YOUR TASK:
Transcribe the listing that follows in full, omitting pictures.

Entries on spatial positioning:
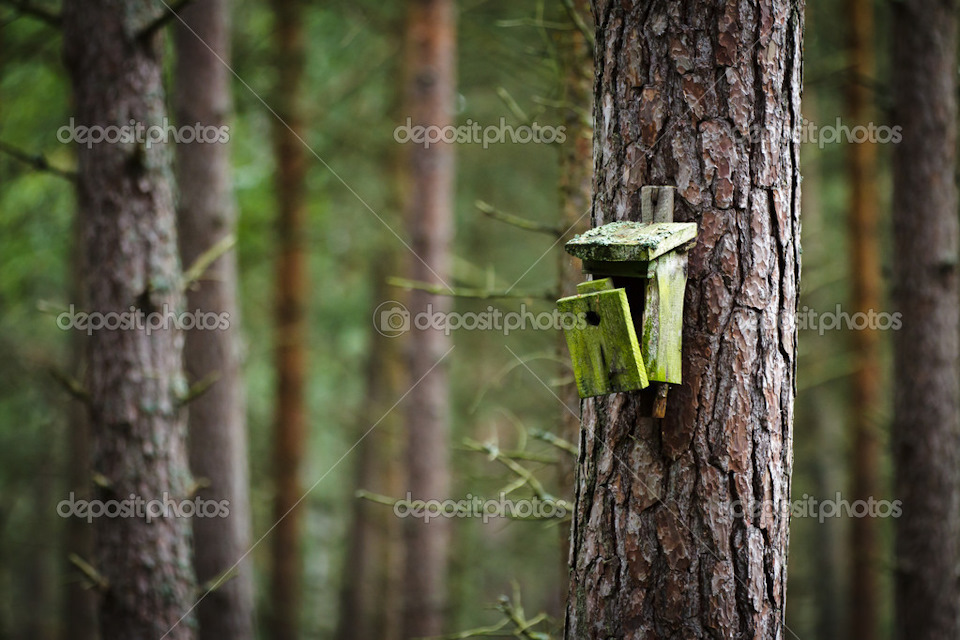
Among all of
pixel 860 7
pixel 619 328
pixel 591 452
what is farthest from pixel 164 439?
pixel 860 7

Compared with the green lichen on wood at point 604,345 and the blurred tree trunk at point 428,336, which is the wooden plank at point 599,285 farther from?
the blurred tree trunk at point 428,336

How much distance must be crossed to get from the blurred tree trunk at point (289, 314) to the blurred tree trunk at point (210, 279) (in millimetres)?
2080

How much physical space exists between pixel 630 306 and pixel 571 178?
186 centimetres

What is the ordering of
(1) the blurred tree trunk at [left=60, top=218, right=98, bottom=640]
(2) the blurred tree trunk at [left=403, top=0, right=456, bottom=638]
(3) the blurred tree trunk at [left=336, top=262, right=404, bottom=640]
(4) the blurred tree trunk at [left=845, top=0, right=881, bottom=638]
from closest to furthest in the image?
(2) the blurred tree trunk at [left=403, top=0, right=456, bottom=638]
(1) the blurred tree trunk at [left=60, top=218, right=98, bottom=640]
(4) the blurred tree trunk at [left=845, top=0, right=881, bottom=638]
(3) the blurred tree trunk at [left=336, top=262, right=404, bottom=640]

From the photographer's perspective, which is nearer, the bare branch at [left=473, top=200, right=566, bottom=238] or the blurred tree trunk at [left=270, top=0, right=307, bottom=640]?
the bare branch at [left=473, top=200, right=566, bottom=238]

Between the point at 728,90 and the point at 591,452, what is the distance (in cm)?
113

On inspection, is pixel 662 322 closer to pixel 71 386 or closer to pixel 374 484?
pixel 71 386

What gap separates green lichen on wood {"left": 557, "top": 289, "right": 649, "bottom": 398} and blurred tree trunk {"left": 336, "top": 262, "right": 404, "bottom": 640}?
7.60 meters

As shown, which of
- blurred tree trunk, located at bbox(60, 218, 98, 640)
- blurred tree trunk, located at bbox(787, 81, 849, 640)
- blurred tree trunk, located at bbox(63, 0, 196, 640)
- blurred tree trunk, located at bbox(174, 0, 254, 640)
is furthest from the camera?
blurred tree trunk, located at bbox(787, 81, 849, 640)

THE OUTPUT:
Among all of
pixel 860 7
pixel 619 328
pixel 591 452
what is farthest from pixel 164 439?
pixel 860 7

Compared with the green lichen on wood at point 604,345 and the blurred tree trunk at point 428,336, which is the wooden plank at point 599,285 farther from?
the blurred tree trunk at point 428,336

How much distance must be crossed to get from the blurred tree trunk at point (289, 314) to the blurred tree trunk at point (210, 279) (in millimetres)?
2080

How much physical space exists between pixel 630 306 and pixel 571 178?
186 centimetres

What is the ordering of
(1) the blurred tree trunk at [left=60, top=218, right=98, bottom=640]
(2) the blurred tree trunk at [left=403, top=0, right=456, bottom=638]
(3) the blurred tree trunk at [left=336, top=262, right=404, bottom=640]
(4) the blurred tree trunk at [left=845, top=0, right=881, bottom=638]
from closest to furthest in the image?
(2) the blurred tree trunk at [left=403, top=0, right=456, bottom=638]
(1) the blurred tree trunk at [left=60, top=218, right=98, bottom=640]
(4) the blurred tree trunk at [left=845, top=0, right=881, bottom=638]
(3) the blurred tree trunk at [left=336, top=262, right=404, bottom=640]

From the photographer's perspective, which is nearer, the bare branch at [left=473, top=200, right=566, bottom=238] or the blurred tree trunk at [left=270, top=0, right=307, bottom=640]?
the bare branch at [left=473, top=200, right=566, bottom=238]

Between the point at 728,90 and the point at 591,452, what is the distance (in cm)?
113

On inspection, is pixel 662 322 closer to pixel 71 386 or closer to pixel 374 484?
pixel 71 386

What gap separates green lichen on wood {"left": 557, "top": 289, "right": 649, "bottom": 398} and blurred tree trunk {"left": 336, "top": 262, "right": 404, "bottom": 640}?
7.60 meters

As shown, which of
- blurred tree trunk, located at bbox(60, 218, 98, 640)
- blurred tree trunk, located at bbox(787, 81, 849, 640)
- blurred tree trunk, located at bbox(63, 0, 196, 640)
- blurred tree trunk, located at bbox(174, 0, 254, 640)
is furthest from the camera?
blurred tree trunk, located at bbox(787, 81, 849, 640)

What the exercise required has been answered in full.